“There’s more than one way to skin a cat, my father used to say; it bothered me, I didn’t see why they would want to skin a cat even one way.” - Margaret Atwood
And so it is with Mentoring Programs. No longer is the traditional model of ‘learned leader’ inspiring ‘aspiring leader’ the only way to engage and retain your workforce. There are a number of other ways that successful Mentoring Programs can be initiated your business.
Here are just three:
Full or part-time remote work is a growing trend. Gallup's "2017 State of the American Workforce" report found that nearly four in 10 employees do some work from home so companies need to find smart ways to keep this growing group connected to each other and to the business as a whole.
Remote Mentoring relationships need more structure and communication than those mentoring partnerships that are located in the same geographical area. One of the key challenges of Remote Mentoring is being able to build enough rapport so that the mentee is comfortable asking questions and for the mentor to get to know them well enough to spot strengths and weaknesses. A mentoring relationship is a two-way street, so it’s crucial that a connection with the mentee is built early on to build trust and reduce the ‘status gap’. Any options to have a face to face upfront and intermittently throughout the program will benefit the outcomes significantly. In a Remote Mentoring Program it’s advisable to determine how often you’ll be in touch through which mediums and keep to it! Videos and telephone calls are typically best however, as the relationship develops over time, especially as you get to know each, using Whats App voice can also work. Hearing each other’s voice helps bridge the gap that not being in the same office can cause.
Diversity and inclusion are significant challenges facing today’s workplace and organisations are looking more and more at ways in which they can leverage their ‘diversity dividend’. All too often, for a variety of reason, workplace diversity programs are not successful. The good news is that mentoring program have the best track record at making diversity a reality.
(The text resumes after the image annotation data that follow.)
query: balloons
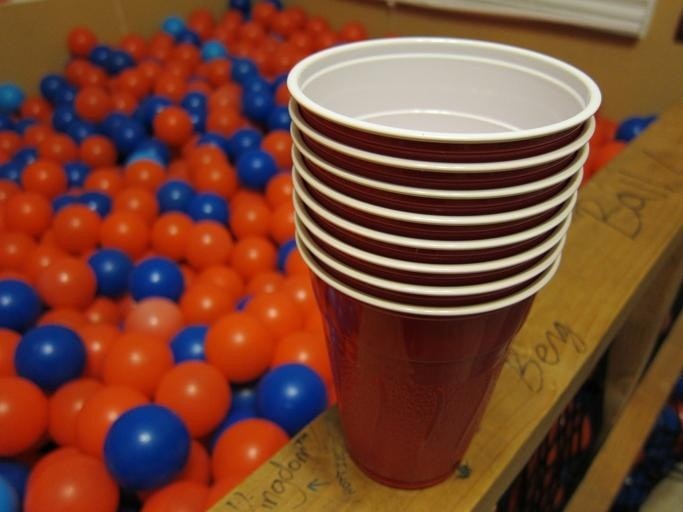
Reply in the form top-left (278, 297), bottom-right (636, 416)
top-left (2, 2), bottom-right (372, 330)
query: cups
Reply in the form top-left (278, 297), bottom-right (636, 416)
top-left (286, 35), bottom-right (604, 492)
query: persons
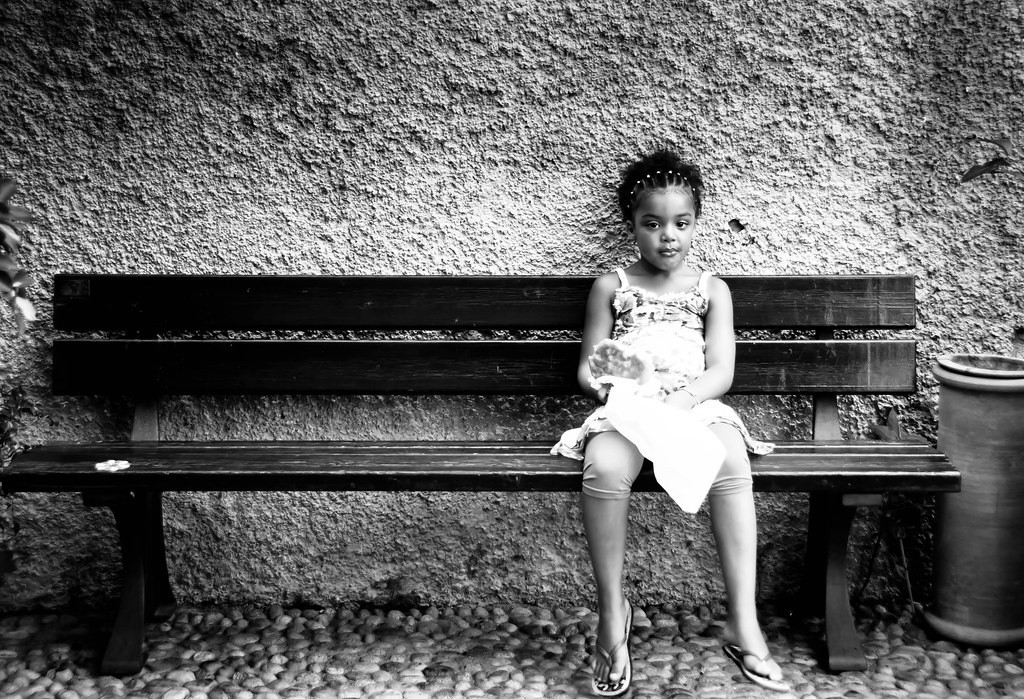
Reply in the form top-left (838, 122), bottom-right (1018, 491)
top-left (580, 149), bottom-right (791, 694)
Cornell University’s school of Industrial and Labour Relations found that mentoring programs boosted minority representation at the management level of 9% - 24% (compared to -2% to 18% with other diversity initiatives). The same study found that mentoring programs also dramatically improved promotion and retention rates for minorities and women; 15% to 38% compared to non-mentored employees.
Providing mentors that will guide personnel through the politics of their environment and can make the individual more productive for the organisation will pay off. The relationship between the mentor and the mentee is the type of relationship that facilitates the exchange of cross-cultural knowledge and allows both parties to become more sensitive to each other's preferences and needs.
Many companies struggle with how to retain millennial talent – and also with how to stay relevant to younger consumers. In response to these challenges, leadership teams of major companies around the world are implementing Reverse-Mentoring programs. Reverse Mentoring pair’s younger employees with executive team members to mentor them on various topics of strategic and cultural relevance. This approach has precedent: in the late 1990's, GE's Jack Welsh used Reverse Mentoring to teach senior executives about the internet. But modern Reverse Mentoring extends far beyond just sharing knowledge about technology; today’s programs focus on how senior executives think about strategic issues, leadership, and the mindset with which they approach their work. The question senior individuals are asking is “how do I connect with the younger generation?’… And then, “how do I attract and retain younger talent?”
Reverse-Mentoring programs provide millennials with the transparency and recognition that they’re seeking from management and provides the executive committee the opportunity not only to be more transparent, but to also seek input from people throughout the organisation on many decisions and connection with employees.
While digital skill development should not be the focus of a Reverse-Mentoring program, many of the companies we have talked to mention that it was a meaningful part of the relationship. For example, senior executives are seeking help with social media, which many have not integrated into their working lives and then become avid social-media users. It’s not uncommon to hear our clients say, ”This has totally shifted the way I interact and communicates with employees both on their internal social media platform and also actively representing the company on LinkedIn, which I never did before this program.”